Meningkatnya kesadaran beragama kelas menengah Muslim direspon pasar dengan kehadiran produk-produk berbalut label syariah. Mulai dari bank syariah sampai spa syariah, dari kosmetik halal sampai pariwisata halal. Tak aneh jika iklan kosmetik kita belakangan ini banyak menghadirkan model iklan berhijab. Terbaru, Fatin Sidqia menjadi model iklan sebuah merek shampo.
Di Solo, kota tempat saya tinggal, bermunculan hotel-hotel syariah. Di antaranya: Zaen Hotel Syariah, Hotel Aziza, Syariah Hotel Solo, Hotel Arini Syariah dll. Hotel-hotel itu tampaknya menjadi jujugan banyak orang. Salah satu yang saya amati adalah Syariah Hotel Solo. Beberapa kali menggelar acara di sana, hotel itu terlihat ramai pengunjung.
Sayangnya saya punya pengalaman buruk dengan Syariah Hotel Solo. Suatu ketika, saya menyantap hidangan prasmanan yang disediakan pihak hotel. Saya mengambil nasi, ayam kecap dan bakmi goreng. Ada oseng-oseng genjer dan sup yang tak saya ambil. Semua baik-baik saja, sampai setelah gigitan ketiga, saya menemukan warna merah yang kental pada ayam kecap yang saya makan.
Begitu menemukan ayam kecap saya masih berdarah-darah, saya kehilangan nafsu makan. Saya tidak habis pikir, bagaimana bisa hotel bintang empat seteledor ini. Apalagi mereka menggunakan kata “syariah” sebagai nama mereka. Spontan saya memanggil petugas hotel dan memberi tahu keberadaan ayam kecap berdarah itu. Mereka minta maaf dan mengambil piring saya.

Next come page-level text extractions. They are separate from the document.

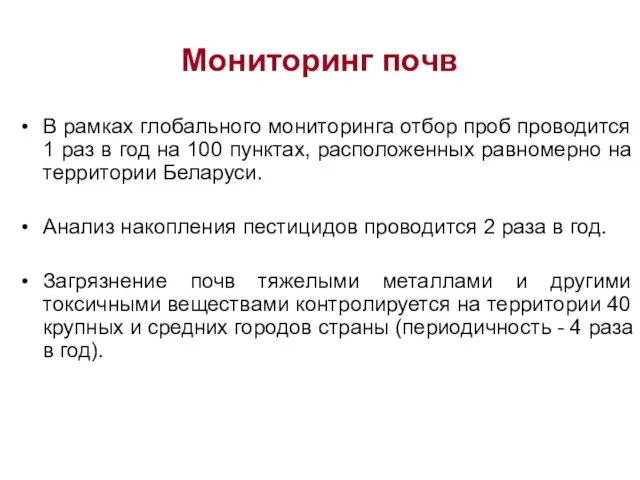 Мониторинг почв

• В рамках глобального мониторинга отбор проб проводится 1 раз в год на 100 пунктах, расположенных равномерно на территории Беларуси.

• Анализ накопления пестицидов проводится 2 раза в год.

• Загрязнение почв тяжелыми металлами и другими токсичными веществами контролируется на территории 40 крупных и средних городов страны (периодичность - 4 раза в год).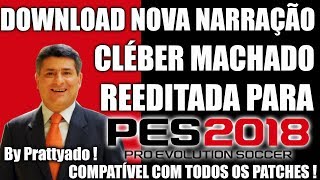 DOWNLOAD NOVA NARRAÇÃO
CLÉBER MACHADO
REEDITADA PARA
PES 2018
PRO EVOLUTION SOCCER
By Prattyado !
COMPATÍVEL COM TODOS OS PATCHES !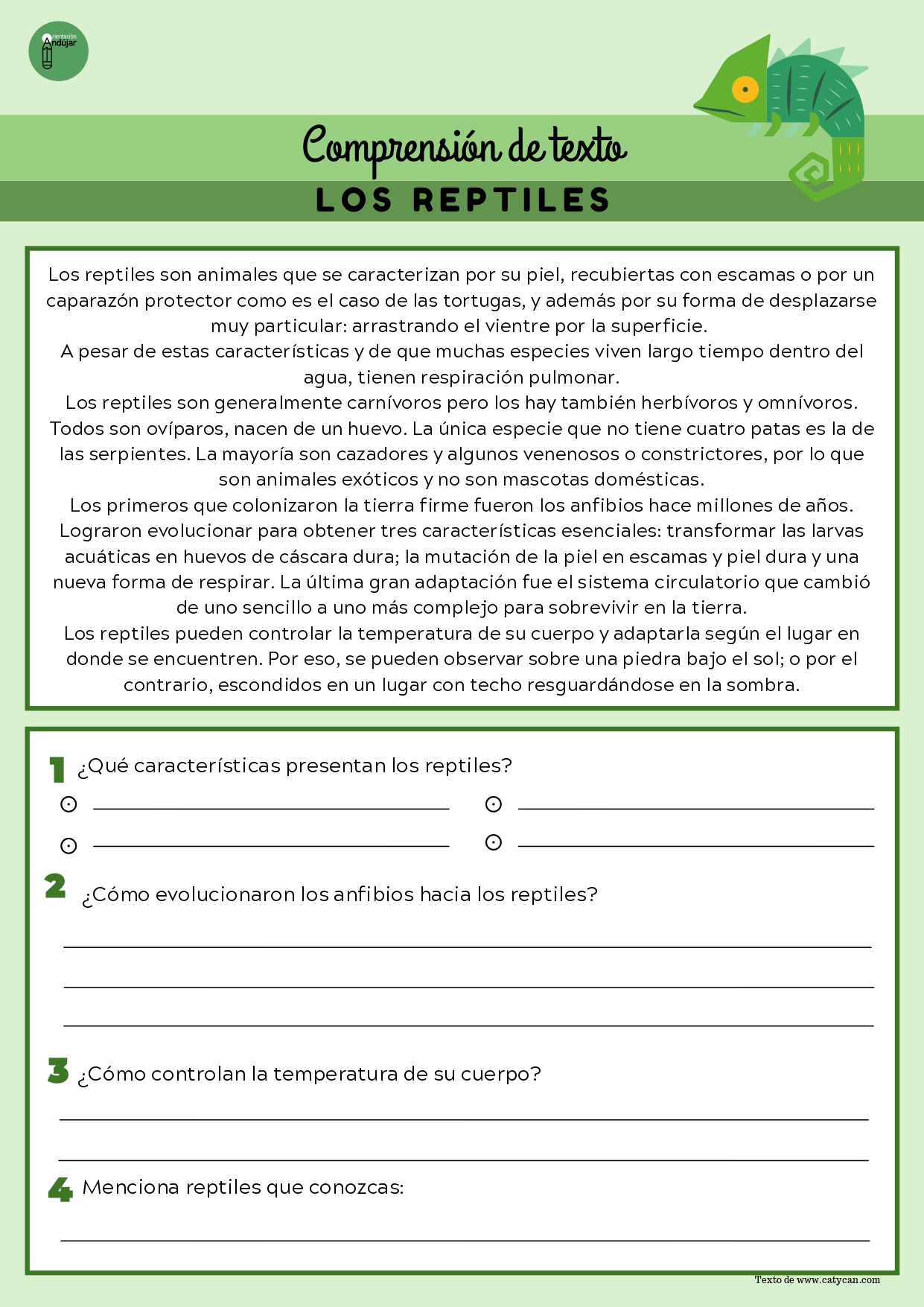 Orientación Andújar

Comprensión de texto
LOS REPTILES

Los reptiles son animales que se caracterizan por su piel, recubiertas con escamas o por un caparazón protector como es el caso de las tortugas, y además por su forma de desplazarse muy particular: arrastrando el vientre por la superficie.
A pesar de estas características y de que muchas especies viven largo tiempo dentro del agua, tienen respiración pulmonar.
Los reptiles son generalmente carnívoros pero los hay también herbívoros y omnívoros. Todos son ovíparos, nacen de un huevo. La única especie que no tiene cuatro patas es la de las serpientes. La mayoría son cazadores y algunos venenosos o constrictores, por lo que son animales exóticos y no son mascotas domésticas.
Los primeros que colonizaron la tierra firme fueron los anfibios hace millones de años. Lograron evolucionar para obtener tres características esenciales: transformar las larvas acuáticas en huevos de cáscara dura; la mutación de la piel en escamas y piel dura y una nueva forma de respirar. La última gran adaptación fue el sistema circulatorio que cambió de uno sencillo a uno más complejo para sobrevivir en la tierra.
Los reptiles pueden controlar la temperatura de su cuerpo y adaptarla según el lugar en donde se encuentren. Por eso, se pueden observar sobre una piedra bajo el sol; o por el contrario, escondidos en un lugar con techo resguardándose en la sombra.

1 ¿Qué características presentan los reptiles?

2 ¿Cómo evolucionaron los anfibios hacia los reptiles?

3 ¿Cómo controlan la temperatura de su cuerpo?

4 Menciona reptiles que conozcas:

Texto de www.catycan.com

Saya tentu saja berharap kata “syariah” digunakan bukan hanya untuk penamaan belaka. Jika nyatanya praktik pelayanannya belum juga syar’i, penggunaan istilah “syariah” menjadi paradoks. Kasus ayam kecap masih berdarah saya pikir bukan hal sepele. Sebagaimana muslim yang lain, perihal makanan bukan sesuatu yang bisa diremehkan. Di luar soal halal-haram dan thoyib, ayam kecap berdarah sebetulnya menjijikkan.
Kebetulan, pengalaman tidak menyenangkan dengan yang “syariah” tidak hanya sekali. Di Bank BNI Syariah Solo saya mendapat pelayanan yang mengecewakan. Hal yang remeh sebetulnya, soal ATM yang tak kunjung jadi, tapi menjengkelkan. Mereka berjanji, ATM akan siap pada tanggal sekian. Saya ke sana di tanggal itu dan ATM belum jadi. Mereka berjanji lagi, akan jadi tanggal X. Tanggal X saya kesana dan ATM belum juga siap. Saya diminta meninggalkan nomor, mereka janji akan menghubungi saya jika ATM sudah jadi. Sampai sekarang, setelah berbulan-bulan, mereka belum juga menghubungi saya.
Lagi-lagi saya bertanya, begitukah karakter bank syariah? Saya yakin, tidak semua demikian. Mungkin saya sedang apes saja. Hanya saja, saya ketiban apes ketika sedang berhadapan dengan dua institusi berlabel syariah.
Saya tentu saja tidak anti dengan segala yang berlabel syariah, selama proses penerapannya berdasarkan prinsip-prinsip Islam secara konsisten dan tidak artifisial. Saya meyakini kebaikan nilai-nilai yang terkandung dalam Islam dan berharap nilai-nilai itu mewujud dalam pelayanan semua lembaga yang belabel syariah, bukan sebaliknya.
Jangan sampai label syariah hanya mengejawantah pada satpam yang selalu mengucap salam ketika membuka pintu, dinding yang berhias kaligrafi dan karyawan yang berhijab-berpeci. Lebih dari itu, pelayanan yang Islami harus menjadi ruh yang menghidupi lembaga. Jika itu sudah menjadi spirit lembaga, tidak ada lagi ayam kecap berdarah seperti yang saya temui. Karena mereka akan menerapkan quality control yang ketat. Tidak ada lagi ATM yang telat dicetak dst.
Terakhir, saya ingin mengutip cuitan Gus Mus pagi ini: Marilah berusaha menghadirkan keindahan agama kita melalui perilaku kita. Kalau belum bisa, minimal jangan sampai mencorengnya.
#TweetJumat: Marilah berusaha menghadirkan keindahan agama kita melalui perilaku kita. Kalau belum bisa, minimal jangan sampai mencorengnya.